Which backend you use can be specified as an argument to Loader. If left unspecified, the loader will pick a reasonable default.

Finding shared libraries

  • If the auto_load_libs option is set to False, the Loader will not automatically load libraries requested by loaded objects. Otherwise...

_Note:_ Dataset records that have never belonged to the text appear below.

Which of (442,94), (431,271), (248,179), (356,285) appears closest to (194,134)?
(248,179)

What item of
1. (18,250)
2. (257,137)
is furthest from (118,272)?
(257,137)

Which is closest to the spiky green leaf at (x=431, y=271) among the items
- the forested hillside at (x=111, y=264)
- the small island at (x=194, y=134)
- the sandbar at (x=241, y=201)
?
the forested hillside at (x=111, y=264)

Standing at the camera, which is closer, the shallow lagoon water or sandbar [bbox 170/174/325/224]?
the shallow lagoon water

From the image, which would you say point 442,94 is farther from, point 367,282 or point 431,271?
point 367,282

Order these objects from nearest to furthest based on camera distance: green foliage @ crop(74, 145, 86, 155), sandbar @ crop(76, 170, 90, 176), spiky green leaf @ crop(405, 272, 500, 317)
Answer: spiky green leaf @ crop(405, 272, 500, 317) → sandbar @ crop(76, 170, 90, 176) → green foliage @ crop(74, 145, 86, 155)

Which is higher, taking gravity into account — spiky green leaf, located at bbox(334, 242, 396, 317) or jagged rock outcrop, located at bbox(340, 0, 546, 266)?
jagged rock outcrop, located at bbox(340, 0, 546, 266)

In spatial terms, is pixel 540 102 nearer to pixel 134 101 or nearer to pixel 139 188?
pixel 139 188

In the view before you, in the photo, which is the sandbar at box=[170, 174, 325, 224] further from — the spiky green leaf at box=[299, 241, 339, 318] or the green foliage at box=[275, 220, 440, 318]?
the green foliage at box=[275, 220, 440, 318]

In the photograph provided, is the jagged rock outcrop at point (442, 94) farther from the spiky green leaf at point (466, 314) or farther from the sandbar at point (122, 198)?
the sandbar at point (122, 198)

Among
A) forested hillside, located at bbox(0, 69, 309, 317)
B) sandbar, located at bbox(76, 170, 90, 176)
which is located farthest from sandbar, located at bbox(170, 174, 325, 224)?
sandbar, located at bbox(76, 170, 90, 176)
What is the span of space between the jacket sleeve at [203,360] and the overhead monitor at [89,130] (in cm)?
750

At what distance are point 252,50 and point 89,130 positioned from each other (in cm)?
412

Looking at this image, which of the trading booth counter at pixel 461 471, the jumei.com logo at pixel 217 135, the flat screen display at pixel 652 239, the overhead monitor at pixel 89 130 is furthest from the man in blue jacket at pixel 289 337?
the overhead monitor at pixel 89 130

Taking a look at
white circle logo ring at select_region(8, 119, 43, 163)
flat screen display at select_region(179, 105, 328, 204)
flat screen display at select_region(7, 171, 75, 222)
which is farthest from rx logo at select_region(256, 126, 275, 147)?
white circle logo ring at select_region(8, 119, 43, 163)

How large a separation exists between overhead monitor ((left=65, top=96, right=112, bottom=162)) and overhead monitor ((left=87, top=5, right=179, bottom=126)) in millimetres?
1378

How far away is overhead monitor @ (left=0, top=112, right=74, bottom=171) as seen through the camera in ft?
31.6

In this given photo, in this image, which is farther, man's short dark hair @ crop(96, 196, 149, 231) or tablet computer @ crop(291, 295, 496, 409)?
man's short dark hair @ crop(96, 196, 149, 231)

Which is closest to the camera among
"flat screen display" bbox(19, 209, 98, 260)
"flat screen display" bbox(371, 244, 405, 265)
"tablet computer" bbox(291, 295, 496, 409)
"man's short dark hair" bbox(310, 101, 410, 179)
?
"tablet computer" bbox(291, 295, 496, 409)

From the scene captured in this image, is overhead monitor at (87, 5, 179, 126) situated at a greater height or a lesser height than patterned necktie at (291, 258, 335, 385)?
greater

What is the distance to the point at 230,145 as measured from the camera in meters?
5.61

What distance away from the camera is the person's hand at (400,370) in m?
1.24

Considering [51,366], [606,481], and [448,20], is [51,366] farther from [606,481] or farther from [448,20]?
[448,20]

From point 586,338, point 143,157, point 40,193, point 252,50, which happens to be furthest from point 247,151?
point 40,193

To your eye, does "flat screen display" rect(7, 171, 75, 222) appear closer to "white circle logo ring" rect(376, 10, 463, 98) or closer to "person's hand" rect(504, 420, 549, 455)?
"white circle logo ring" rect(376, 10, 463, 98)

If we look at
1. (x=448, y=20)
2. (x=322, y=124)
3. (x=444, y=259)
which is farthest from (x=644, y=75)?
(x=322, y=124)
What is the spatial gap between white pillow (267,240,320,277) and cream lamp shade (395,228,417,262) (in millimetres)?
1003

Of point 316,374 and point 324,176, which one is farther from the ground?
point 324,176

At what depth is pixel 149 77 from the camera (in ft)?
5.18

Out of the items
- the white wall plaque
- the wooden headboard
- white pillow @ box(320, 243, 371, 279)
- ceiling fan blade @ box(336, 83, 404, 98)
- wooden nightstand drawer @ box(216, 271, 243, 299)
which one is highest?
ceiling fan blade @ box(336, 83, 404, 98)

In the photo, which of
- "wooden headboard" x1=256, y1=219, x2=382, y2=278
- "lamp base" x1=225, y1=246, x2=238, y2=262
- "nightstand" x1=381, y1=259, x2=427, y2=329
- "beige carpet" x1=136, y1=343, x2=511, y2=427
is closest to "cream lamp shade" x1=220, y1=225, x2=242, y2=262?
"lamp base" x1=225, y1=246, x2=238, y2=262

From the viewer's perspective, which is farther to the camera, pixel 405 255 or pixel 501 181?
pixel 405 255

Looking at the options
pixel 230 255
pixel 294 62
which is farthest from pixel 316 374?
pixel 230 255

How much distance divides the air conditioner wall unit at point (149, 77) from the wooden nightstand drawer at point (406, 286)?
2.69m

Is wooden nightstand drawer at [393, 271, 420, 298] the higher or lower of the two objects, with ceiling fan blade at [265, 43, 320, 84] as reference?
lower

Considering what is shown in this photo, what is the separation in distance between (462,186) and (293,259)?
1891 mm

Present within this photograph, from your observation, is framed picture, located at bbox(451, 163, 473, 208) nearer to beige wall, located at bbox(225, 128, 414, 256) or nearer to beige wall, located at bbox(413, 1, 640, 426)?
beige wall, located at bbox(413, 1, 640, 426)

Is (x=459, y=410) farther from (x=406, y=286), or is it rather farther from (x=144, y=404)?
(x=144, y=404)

  • The loader determines which shared objects are needed when loading binaries, and searches for them in the following order:

    • in the current working directory
    • in folders specified in the custom_ld_path option
    • in the same folder as the main binary
    • in the system (in the corresponding library path for the architecture of the binary, e.g., /usr/arm-linux-gnueabi/lib for ARM, note that you need to install cross libraries for this, e.g., libc6-powerpc-cross on Debian - needs emdebian repos)
    • in the system, but with mismatched version numbers from what is specified as a dependency, if the ignore_import_version_numbers option is True
  • If no binary is found with the correct architecture, the loader raises an exception if except_missing_libs option is True. Otherwise it simply leaves the dependencies unresolved.